> [Set of tasks]
1. Repeat word for word the part of the central bank update starting at "Feb the national" and ending at "(0.1% exp., 0.1% prev.)".
2. Write the next part of the central bank update, picking up after its last sentence.

=== Extract provided ===

The BoJ kept its overnight policy rate unchanged at -0.1% (-0.1% exp., -0.1% prev.). Its yield target on the 10-Yr was formally published for the first time to be in a +/- 0.25% band and the formal target for ETF purchases was dropped. Whilst there was a little disappointment that the 10-Yr band wasn’t widened to +-0.3%, the announcement represents the reality of the current implementation of QQE and is a recognition that further progress in reinflating asset prices can be achieved with smaller amounts of QQE.
Feb the national measure of core-CPI was stable at +0.2% YoY (0.2% exp., 0.1% prev.) and core machine orders, albeit volatile, was better than expectations.
The BoE met left both its asset purchase programs and its policy rates unchanged. Bank rate is +0.1% (0.1% exp., 0.1% prev.)

=== Dataset extract ===

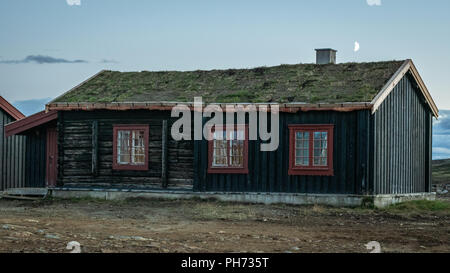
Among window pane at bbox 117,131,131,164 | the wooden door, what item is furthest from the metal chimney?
the wooden door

===

> [Answers for this exercise]
1.
Feb the national measure of core-CPI was stable at +0.2% YoY (0.2% exp., 0.1% prev.) and core machine orders, albeit volatile, was better than expectations.
The BoE met left both its asset purchase programs and its policy rates unchanged. Bank rate is +0.1% (0.1% exp., 0.1% prev.)

2.
Australia: 4Q house prices rose more than expected and the minutes of march RBA meeting suggested the committee can only see weak wage growth ahead. Strong employment data in full and part time employment was released, the unemployment rate dropped to +5.8% (6.3% exp., 6.4% prev.) and the participation Rate held steady at +66.1% (66.1% exp., 66.1% prev.) only retail sales were weaker, at -1.1% MoM (0.6% exp., 0.5% prev.)
New Zealand: 4Q GDP was negative and came as a bit of a surprise after a string of positive data -1.0% QoQ (0.2% exp., 14.0% prev.) pushing 4Q GDP to -0.9% YoY (0.5% exp., 0.4% prev.)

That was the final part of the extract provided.